• _Aim of the task_:
Locate the line that contains "Пн-Пт с 9.00- 17.00" in the entries below, then repeat it and every following line through the line that contains "têm origens diferentes.", exactly, and no others.

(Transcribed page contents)

....................

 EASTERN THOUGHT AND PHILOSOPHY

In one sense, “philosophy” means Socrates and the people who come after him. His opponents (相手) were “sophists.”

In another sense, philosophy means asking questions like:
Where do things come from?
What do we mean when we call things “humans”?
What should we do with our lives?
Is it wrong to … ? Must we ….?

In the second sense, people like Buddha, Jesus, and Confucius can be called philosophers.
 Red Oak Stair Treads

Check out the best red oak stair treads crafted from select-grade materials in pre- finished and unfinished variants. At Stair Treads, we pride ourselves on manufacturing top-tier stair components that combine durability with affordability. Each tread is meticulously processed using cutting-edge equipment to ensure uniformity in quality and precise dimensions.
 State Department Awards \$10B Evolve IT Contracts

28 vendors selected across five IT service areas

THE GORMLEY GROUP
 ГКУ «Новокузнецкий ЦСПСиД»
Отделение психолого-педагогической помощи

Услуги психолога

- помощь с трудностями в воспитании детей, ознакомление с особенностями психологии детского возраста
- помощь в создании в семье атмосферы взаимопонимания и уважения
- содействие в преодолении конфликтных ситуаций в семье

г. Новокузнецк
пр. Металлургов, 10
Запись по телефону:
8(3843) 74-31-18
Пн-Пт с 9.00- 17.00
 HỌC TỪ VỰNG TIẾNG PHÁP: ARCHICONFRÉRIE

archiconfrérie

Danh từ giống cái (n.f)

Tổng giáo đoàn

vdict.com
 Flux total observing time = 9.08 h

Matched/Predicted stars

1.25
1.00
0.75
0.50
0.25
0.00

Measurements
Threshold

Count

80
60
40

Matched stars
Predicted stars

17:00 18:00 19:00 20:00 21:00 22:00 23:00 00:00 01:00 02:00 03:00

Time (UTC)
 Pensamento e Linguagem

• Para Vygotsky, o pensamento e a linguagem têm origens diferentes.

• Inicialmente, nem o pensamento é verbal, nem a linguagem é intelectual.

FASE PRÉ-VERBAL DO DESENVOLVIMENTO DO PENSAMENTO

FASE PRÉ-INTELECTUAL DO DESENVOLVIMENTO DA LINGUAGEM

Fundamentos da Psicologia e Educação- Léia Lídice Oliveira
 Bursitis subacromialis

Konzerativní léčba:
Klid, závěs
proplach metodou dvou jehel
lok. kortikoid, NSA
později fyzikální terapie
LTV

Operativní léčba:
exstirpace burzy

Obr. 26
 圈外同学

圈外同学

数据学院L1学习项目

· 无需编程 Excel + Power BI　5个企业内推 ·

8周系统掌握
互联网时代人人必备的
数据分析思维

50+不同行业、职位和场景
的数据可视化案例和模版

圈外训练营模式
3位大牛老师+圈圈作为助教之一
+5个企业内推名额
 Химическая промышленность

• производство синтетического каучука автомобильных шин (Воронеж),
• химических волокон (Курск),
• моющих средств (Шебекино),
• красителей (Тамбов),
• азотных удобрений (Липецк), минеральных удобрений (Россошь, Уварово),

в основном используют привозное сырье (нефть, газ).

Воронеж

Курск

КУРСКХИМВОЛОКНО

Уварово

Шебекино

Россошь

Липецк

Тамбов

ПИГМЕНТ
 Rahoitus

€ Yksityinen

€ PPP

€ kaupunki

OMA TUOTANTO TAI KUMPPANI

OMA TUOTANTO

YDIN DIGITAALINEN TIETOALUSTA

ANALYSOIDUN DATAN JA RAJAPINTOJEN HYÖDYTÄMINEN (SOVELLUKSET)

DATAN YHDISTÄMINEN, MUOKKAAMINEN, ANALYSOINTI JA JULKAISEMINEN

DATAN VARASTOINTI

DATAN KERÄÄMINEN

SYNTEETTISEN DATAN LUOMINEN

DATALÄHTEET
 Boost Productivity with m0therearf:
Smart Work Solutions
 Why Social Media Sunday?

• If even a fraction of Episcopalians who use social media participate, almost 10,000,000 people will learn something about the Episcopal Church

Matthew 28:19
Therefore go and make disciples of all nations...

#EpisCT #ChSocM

....................

• _Result below_:
Пн-Пт с 9.00- 17.00
 HỌC TỪ VỰNG TIẾNG PHÁP: ARCHICONFRÉRIE

archiconfrérie

Danh từ giống cái (n.f)

Tổng giáo đoàn

vdict.com
 Flux total observing time = 9.08 h

Matched/Predicted stars

1.25
1.00
0.75
0.50
0.25
0.00

Measurements
Threshold

Count

80
60
40

Matched stars
Predicted stars

17:00 18:00 19:00 20:00 21:00 22:00 23:00 00:00 01:00 02:00 03:00

Time (UTC)
 Pensamento e Linguagem

• Para Vygotsky, o pensamento e a linguagem têm origens diferentes.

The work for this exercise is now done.